**Work to complete:** Please give the listing again, word for word, with nothing left out.

**Given data:**
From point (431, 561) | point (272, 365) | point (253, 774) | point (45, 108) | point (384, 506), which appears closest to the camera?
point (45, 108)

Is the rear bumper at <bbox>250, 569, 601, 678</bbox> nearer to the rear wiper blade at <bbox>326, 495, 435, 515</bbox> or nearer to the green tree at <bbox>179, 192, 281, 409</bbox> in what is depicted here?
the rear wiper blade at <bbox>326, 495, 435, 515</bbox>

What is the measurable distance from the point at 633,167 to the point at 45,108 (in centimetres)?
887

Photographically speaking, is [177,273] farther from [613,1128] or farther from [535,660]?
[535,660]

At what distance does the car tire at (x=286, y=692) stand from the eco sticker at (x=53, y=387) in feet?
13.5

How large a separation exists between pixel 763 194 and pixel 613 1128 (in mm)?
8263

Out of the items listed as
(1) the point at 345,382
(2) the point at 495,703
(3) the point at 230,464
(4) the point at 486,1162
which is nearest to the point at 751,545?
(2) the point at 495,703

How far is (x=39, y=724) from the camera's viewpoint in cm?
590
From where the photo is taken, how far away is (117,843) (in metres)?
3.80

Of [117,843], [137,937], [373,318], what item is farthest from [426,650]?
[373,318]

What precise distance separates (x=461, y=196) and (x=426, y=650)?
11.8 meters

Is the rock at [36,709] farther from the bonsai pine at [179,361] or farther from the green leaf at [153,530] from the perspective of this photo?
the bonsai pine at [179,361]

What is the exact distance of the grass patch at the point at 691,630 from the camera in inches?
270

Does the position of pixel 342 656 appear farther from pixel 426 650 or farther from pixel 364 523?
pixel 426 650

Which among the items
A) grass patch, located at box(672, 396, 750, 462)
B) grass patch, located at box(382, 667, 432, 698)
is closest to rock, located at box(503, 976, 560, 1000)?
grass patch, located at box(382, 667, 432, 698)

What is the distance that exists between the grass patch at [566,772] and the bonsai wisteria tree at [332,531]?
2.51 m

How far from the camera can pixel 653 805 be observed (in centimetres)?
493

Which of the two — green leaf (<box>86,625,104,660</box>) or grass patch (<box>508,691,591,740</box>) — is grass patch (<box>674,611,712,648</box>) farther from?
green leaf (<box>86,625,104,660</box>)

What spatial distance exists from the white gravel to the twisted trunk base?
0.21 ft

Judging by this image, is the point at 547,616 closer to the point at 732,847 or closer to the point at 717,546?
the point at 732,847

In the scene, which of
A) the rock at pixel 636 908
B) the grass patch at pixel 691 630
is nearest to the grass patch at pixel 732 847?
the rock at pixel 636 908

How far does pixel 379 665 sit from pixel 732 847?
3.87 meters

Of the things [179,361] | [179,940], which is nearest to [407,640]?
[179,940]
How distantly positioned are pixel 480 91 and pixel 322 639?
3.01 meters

**Task answer:**
From point (431, 561) | point (272, 365) | point (253, 774) | point (45, 108) | point (384, 506), which appears closest to the camera?
point (45, 108)

Is the rear bumper at <bbox>250, 569, 601, 678</bbox> nearer to the rear wiper blade at <bbox>326, 495, 435, 515</bbox> or nearer to the green tree at <bbox>179, 192, 281, 409</bbox> in what is depicted here?
the rear wiper blade at <bbox>326, 495, 435, 515</bbox>

What is the measurable distance from the point at 633,167 to the point at 45,108 (in centimetres)?
887

Photographically speaking, is [177,273] farther from [613,1128] or farther from [535,660]?
[535,660]

At what distance does the car tire at (x=286, y=692) stand from the eco sticker at (x=53, y=387) in feet?
13.5

How large a separation exists between pixel 763 194 and pixel 613 1128 (in mm)?
8263

Out of the items listed as
(1) the point at 345,382
(2) the point at 495,703
(3) the point at 230,464
(4) the point at 486,1162
which is nearest to the point at 751,545?
(2) the point at 495,703

How far is (x=39, y=724) from the camera's viewpoint in cm?
590
From where the photo is taken, how far away is (117,843) (in metres)?
3.80

Of [117,843], [137,937], [373,318], what item is farthest from [426,650]?
[373,318]

What precise distance separates (x=461, y=196) and (x=426, y=650)?
11.8 meters

Is the rock at [36,709] farther from the bonsai pine at [179,361] or farther from the green leaf at [153,530] from the perspective of this photo?
the bonsai pine at [179,361]

What is the exact distance of the grass patch at the point at 691,630 from the camera in inches?
270

Does the position of pixel 342 656 appear farther from pixel 426 650 or farther from pixel 364 523?
pixel 426 650

Which among the items
A) grass patch, located at box(672, 396, 750, 462)
B) grass patch, located at box(382, 667, 432, 698)
is closest to rock, located at box(503, 976, 560, 1000)?
grass patch, located at box(382, 667, 432, 698)

What is the distance that exists between the grass patch at [566,772] and the bonsai wisteria tree at [332,531]?
2.51 m

How far from the camera can pixel 653 805 be observed (in centimetres)?
493

Which of the two — green leaf (<box>86,625,104,660</box>) or grass patch (<box>508,691,591,740</box>) — is grass patch (<box>674,611,712,648</box>) farther from?
green leaf (<box>86,625,104,660</box>)

What spatial distance exists from the white gravel to the twisted trunk base?
0.21 ft

Judging by this image, is the point at 547,616 closer to the point at 732,847 or closer to the point at 717,546?
the point at 732,847

In the scene, which of
A) the rock at pixel 636 908
B) the grass patch at pixel 691 630
is nearest to the grass patch at pixel 732 847?
the rock at pixel 636 908

How far does pixel 379 665 sit from pixel 732 847?
3.87 meters

Of the things [179,361] | [179,940], which is nearest to [407,640]?
[179,940]
How distantly positioned are pixel 480 91 and pixel 322 639?
3.01 meters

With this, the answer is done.